It is possible to omit certain stages, if there is a document with a certain degree of maturity at the start of a standardization project - for example a standard developed by another organization. ISO/IEC Directives allow also the so-called "Fast-track procedure". In this procedure a document is submitted directly for approval as a draft International Standard (DIS) to the ISO member bodies or as a final draft International Standard (FDIS) if the document was developed by an international standardizing body recognized by the ISO Council.[10]
The first step - a proposal of work (New Proposal) is approved at the relevant subcommittee or technical committee (e.g., SC29 and JTC1 respectively in the case of Moving Picture Experts Group - ISO/IEC JTC1/SC29/WG11). A working group (WG) of experts is set up by the TC/SC for the preparation of a Working Draft. When the scope of a new work is sufficiently clarified, some of the working groups (e.g., MPEG) usually make open request for proposals - known as "Call for proposals". The first document that is produced for example for audio and video coding standards is called a Verification Model (VM) (previously also called a Simulation and Test Model). When a sufficient confidence in the stability of the standard under development is reached, a Working Draft (WD) is produced. This is in the form of a standard but is kept internal to working group for revision. When a Working Draft is sufficiently solid and the working group is satisfied that it has developed the best technical solution to the problem being addressed, it becomes Committee Draft (CD). If it is required, it is then sent to the P-members of the TC/SC (National Bodies) for ballot.
The CD becomes Final Committee Draft (FCD) if the number of positive votes is above the quorum. Successive committee drafts may be considered until consensus is reached on the technical content. When it is reached, the text is finalized for submission as a draft International Standard (DIS). The text is then submitted to National Bodies for voting and comment within a period of five months.
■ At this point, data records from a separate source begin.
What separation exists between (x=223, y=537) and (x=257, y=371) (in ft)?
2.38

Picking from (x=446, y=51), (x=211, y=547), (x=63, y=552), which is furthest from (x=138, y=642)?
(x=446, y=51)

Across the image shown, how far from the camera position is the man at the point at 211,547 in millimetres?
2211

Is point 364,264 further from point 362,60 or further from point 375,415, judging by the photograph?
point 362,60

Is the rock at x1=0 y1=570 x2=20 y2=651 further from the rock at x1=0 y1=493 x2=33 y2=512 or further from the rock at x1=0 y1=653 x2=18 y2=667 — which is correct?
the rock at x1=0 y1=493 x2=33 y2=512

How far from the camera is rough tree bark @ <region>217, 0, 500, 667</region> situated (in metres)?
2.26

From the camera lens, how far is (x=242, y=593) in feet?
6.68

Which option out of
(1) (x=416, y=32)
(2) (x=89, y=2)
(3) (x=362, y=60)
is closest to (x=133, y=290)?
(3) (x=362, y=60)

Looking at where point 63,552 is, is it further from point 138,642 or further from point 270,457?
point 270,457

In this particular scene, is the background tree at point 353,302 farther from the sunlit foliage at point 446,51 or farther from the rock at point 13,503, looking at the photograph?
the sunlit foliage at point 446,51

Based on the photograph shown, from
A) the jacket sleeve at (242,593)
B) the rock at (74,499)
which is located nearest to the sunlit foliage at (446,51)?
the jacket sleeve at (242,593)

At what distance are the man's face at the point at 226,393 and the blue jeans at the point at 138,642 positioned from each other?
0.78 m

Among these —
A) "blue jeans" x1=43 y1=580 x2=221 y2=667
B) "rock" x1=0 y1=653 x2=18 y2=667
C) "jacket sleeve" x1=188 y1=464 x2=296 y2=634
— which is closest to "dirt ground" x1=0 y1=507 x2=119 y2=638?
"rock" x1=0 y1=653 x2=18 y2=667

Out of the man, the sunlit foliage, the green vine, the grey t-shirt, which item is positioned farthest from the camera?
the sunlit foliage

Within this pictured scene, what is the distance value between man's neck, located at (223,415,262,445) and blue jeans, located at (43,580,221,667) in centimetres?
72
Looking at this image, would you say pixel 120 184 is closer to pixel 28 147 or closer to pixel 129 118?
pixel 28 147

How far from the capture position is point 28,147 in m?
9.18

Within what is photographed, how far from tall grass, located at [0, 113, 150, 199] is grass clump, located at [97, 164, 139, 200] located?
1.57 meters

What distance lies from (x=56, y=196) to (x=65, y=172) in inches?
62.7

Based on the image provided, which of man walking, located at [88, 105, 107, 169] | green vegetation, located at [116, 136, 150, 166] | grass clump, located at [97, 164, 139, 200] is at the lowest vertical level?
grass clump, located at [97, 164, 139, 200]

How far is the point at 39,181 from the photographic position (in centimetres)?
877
It is approved for submission as a final draft International Standard (FDIS) if a two-thirds majority of the P-members of the TC/SC are in favour and not more than one-quarter of the total number of votes cast are negative. ISO will then hold a ballot with National Bodies where no technical changes are allowed (yes/no ballot), within a period of two months. It is approved as an International Standard (IS) if a two-thirds majority of the P-members of the TC/SC is in favour and not more than one-quarter of the total number of votes cast are negative. After approval, only minor editorial changes are introduced into the final text. The final text is sent to the ISO Central Secretariat which publishes it as the International Standard.[8][10]

ISO document copyright

ISO documents are copyrighted and ISO charges for copies of most. ISO does not, however, charge for most draft copies of documents in electronic format. Although useful, care must be taken using these drafts as there is the possibility of substantial change before it becomes finalized as a standard. Some standards by ISO and its official U.S. representative (and the International Electrotechnical Commission's via the U.S. National Committee) are made freely available.[19][20]

[edit] Members


A map of standards bodies who are ISO members
Key:
  members
  correspondent members
  subscriber members
  other places with an ISO 3166-1 code who aren't members of ISO
ISO has 163 national members,[21] out of the 203 total countries in the world.
ISO has three membership categories:
  • Member bodies are national bodies that are considered to be the most representative standards body in each country. These are the only members of ISO that have voting rights.
  • Correspondent members are countries that do not have their own standards organization. These members are informed about ISO's work, but do not participate in standards promulgation.
  • Subscriber members are countries with small economies. They pay reduced membership fees, but can follow the development of standards.
Participating members are called "P" members as opposed to observing members which are called "O" members.

Products named after ISO

The fact that many of the ISO-created standards are ubiquitous has led, on occasion, to common use of "ISO" to describe the actual product that conforms to a standard. Some examples of this are:
  • CD images end in the file extension "ISO" to signify that they are using the ISO 9660 standard filesystem as opposed to another file system - hence CD images are commonly referred to as "ISOs". Virtually all computers with CD-ROM drives can read CDs that use this standard. Some DVD-ROMs also use ISO 9660 filesystems.
  • Photographic film's sensitivity to light, its "film speed", is described by ISO 5800:1987. Hence, the film's speed is often referred to as its "ISO number."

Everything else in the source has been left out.